2. Эта героизация, разумеется, иронична. Речь вовсе не идет о том, чтобы современная установка сакрализовала текущий момент, чтобы пытаться удержать или увековечить его. Речь не идет и о том, чтобы воспринимать его как мимолетную, но интересную достопримечательность. Бодлер называет такую установку «фланированием», «шатанием». Фланирование ограничивается тем, что раскрывает глаза, задерживает внимание на каком-то моменте и включает его в копилку памяти. Человеку фланирования Бодлер противопоставляет современного человека: последний движется, бегает, ищет. Абсолютно неизбежно такой человек – одиночка, наделенный воображением. Он скитается по великой человеческой пустыне с целью более возвышенной, чем у того, кто просто фланирует, с целью более общей, не похожей на мимолетное удовольствие от ситуации. Он занят поисками того, что мы позволим себе назвать современностью.
Бодлер приводит в пример рисовальщика Константина Гиса. Внешне – фланер, любитель достопримечательностей, он – «последний всюду, где может расцвести просвещение, возникнуть поэзия, роиться жизнь, звучать музыка, всюду, куда страсть может бросить свой взор, всюду, где естественный человек и человек приличий всматриваются в странную красоту, всюду, где солнце освещает мимолетные радости развратного животного».

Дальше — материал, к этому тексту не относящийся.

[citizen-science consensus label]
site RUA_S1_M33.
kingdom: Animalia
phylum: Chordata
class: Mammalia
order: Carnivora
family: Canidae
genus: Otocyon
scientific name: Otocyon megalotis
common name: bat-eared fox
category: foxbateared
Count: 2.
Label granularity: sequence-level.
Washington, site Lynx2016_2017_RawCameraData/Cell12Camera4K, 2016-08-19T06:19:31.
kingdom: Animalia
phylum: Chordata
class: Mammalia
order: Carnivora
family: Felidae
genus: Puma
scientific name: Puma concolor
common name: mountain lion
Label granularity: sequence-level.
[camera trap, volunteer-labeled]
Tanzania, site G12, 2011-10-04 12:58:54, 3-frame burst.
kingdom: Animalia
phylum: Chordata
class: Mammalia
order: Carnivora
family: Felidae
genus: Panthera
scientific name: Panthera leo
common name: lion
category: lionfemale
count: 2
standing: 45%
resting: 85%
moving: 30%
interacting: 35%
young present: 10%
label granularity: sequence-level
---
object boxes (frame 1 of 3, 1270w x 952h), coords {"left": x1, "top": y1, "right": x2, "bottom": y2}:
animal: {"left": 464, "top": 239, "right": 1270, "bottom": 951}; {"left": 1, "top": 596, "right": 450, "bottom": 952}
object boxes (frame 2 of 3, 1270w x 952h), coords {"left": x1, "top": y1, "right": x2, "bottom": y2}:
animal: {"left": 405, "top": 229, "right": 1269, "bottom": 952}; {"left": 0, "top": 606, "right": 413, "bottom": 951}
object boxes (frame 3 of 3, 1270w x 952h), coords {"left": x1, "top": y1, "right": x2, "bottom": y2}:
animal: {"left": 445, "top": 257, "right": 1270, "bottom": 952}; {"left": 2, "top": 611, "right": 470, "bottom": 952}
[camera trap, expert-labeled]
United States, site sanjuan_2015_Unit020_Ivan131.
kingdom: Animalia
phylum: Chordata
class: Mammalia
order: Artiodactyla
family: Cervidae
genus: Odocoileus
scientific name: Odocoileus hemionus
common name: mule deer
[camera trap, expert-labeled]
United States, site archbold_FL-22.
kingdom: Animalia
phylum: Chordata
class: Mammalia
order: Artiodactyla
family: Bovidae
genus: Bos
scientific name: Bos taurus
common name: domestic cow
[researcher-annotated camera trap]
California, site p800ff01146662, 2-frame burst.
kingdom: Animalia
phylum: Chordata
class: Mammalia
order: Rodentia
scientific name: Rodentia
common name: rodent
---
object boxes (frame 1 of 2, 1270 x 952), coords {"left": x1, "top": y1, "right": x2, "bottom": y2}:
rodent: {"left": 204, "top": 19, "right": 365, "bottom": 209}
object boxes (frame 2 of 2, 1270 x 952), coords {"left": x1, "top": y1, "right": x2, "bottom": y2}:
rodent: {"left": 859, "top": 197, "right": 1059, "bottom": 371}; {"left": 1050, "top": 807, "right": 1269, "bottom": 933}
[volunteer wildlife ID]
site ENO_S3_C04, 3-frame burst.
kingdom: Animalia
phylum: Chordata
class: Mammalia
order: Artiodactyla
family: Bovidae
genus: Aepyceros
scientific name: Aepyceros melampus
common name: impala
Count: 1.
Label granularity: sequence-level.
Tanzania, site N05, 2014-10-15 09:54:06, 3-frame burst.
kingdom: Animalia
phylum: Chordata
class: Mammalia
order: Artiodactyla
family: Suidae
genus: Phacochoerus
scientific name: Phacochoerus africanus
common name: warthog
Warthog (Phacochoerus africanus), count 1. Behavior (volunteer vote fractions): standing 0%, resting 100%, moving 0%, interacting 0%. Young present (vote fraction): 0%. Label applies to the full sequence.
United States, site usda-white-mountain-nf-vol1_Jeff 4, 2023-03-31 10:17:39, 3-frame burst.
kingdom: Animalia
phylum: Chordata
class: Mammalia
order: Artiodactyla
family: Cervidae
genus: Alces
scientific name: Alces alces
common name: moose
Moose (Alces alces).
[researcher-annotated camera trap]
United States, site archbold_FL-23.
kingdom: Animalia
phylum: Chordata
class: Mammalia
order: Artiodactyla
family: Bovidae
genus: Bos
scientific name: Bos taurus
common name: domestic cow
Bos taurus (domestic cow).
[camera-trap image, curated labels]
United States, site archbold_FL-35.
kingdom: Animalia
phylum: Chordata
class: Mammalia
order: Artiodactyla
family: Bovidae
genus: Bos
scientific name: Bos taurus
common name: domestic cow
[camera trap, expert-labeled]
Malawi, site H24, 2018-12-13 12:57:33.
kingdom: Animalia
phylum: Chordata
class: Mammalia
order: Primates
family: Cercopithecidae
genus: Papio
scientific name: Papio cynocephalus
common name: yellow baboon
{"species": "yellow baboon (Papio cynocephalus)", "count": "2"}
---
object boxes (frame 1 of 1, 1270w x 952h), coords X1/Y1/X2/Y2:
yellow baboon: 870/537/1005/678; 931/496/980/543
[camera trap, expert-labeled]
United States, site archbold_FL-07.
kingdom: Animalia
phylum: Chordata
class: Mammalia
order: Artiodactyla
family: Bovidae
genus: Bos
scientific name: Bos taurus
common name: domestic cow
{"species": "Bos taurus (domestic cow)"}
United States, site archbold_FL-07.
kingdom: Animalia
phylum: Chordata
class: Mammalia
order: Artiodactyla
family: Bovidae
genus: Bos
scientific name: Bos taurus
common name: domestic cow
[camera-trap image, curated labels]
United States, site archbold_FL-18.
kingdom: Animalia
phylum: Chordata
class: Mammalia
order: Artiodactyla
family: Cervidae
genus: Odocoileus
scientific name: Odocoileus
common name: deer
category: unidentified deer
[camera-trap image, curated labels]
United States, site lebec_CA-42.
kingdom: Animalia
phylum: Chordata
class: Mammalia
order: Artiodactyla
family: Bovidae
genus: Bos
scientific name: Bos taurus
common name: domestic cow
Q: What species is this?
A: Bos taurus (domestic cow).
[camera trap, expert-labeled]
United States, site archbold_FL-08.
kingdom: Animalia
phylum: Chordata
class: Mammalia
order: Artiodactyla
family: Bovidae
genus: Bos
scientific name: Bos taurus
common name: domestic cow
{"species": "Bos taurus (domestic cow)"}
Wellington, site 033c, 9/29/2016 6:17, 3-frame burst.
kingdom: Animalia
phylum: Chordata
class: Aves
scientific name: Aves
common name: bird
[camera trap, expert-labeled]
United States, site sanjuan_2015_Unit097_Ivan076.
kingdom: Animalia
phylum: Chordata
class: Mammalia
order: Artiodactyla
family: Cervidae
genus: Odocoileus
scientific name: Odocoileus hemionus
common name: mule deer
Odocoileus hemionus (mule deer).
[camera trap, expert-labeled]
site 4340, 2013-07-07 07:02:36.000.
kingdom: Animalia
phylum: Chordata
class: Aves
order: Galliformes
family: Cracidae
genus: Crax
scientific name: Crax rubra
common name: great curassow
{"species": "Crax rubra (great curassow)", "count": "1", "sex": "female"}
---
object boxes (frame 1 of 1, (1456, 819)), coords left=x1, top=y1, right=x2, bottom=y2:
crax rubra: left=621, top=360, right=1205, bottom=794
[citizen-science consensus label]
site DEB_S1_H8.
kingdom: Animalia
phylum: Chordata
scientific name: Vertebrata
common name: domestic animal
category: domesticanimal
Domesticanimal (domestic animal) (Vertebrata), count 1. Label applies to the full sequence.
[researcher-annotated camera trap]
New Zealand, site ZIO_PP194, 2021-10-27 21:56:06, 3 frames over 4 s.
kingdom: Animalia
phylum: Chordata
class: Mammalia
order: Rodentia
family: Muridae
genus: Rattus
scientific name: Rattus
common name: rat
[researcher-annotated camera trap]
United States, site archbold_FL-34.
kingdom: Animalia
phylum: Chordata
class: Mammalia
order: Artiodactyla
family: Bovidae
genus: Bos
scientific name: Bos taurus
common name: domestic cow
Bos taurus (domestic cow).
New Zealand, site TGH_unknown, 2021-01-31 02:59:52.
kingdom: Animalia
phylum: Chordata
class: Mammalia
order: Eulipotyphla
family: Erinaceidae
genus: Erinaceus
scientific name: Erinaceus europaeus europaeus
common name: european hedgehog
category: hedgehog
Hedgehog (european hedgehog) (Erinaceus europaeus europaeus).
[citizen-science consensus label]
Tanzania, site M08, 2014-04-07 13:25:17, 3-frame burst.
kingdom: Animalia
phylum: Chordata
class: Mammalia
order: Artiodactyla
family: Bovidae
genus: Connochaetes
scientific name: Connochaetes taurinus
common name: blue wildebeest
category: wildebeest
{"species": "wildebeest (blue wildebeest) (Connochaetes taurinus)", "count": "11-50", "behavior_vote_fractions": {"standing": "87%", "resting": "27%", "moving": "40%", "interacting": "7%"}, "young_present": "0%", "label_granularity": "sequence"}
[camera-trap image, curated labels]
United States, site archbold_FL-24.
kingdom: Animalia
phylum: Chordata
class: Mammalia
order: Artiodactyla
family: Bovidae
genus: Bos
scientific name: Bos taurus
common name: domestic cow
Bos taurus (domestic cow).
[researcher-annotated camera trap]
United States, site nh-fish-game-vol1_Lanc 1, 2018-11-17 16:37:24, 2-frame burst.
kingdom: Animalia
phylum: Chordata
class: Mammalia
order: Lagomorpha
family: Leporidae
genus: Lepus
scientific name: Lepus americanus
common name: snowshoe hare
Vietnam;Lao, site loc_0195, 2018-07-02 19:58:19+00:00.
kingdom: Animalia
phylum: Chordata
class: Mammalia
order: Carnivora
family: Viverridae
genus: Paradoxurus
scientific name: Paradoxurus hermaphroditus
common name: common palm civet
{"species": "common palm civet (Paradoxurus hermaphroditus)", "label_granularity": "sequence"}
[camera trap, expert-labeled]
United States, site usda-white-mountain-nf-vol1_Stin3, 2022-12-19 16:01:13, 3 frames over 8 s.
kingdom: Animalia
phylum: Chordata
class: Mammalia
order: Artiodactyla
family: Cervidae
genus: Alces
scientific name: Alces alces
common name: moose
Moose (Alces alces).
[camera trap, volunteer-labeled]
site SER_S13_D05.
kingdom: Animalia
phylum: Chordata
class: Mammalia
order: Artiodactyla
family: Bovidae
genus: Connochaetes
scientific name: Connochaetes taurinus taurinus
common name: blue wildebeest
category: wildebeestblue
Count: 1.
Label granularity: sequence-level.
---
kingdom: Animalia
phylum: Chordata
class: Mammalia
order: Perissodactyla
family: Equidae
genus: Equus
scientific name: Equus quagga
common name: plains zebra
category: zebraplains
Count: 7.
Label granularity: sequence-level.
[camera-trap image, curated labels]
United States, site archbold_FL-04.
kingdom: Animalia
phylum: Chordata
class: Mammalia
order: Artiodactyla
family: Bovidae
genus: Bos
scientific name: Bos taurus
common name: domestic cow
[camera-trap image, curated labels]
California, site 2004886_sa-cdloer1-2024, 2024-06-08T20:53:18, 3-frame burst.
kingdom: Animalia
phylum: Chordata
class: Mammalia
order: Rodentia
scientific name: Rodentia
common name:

Но здесь нельзя ошибаться. Константин Гис – не фланер: в современного художника par exellence [17] превращает его в глазах Бодлера то, что в час, когда весь мир погружается в сон, он принимается за работу и преображает этот мир. И это преображение не является отменой реальности, но сложной игрой между правдой этой реальности и осуществлением свободы: вещи «естественные» превращаются в «более, чем естественные», «прекрасные» – в «более, чем прекрасные», а вещи особенные запечатлены «наделенными энтузиастической жизнью, как душа самого автора». Для современной установки высокая значимость настоящего неотделима от настойчивого стремления представлять его иначе, чем оно есть, и преображать его, не разрушая, но схватывая самую суть. Бодлеровская современность – такое занятие, при котором крайнее внимание к реальности сталкивается с практикой свободы, одновременно уважающей эту реальность и совершающей над ней насилие.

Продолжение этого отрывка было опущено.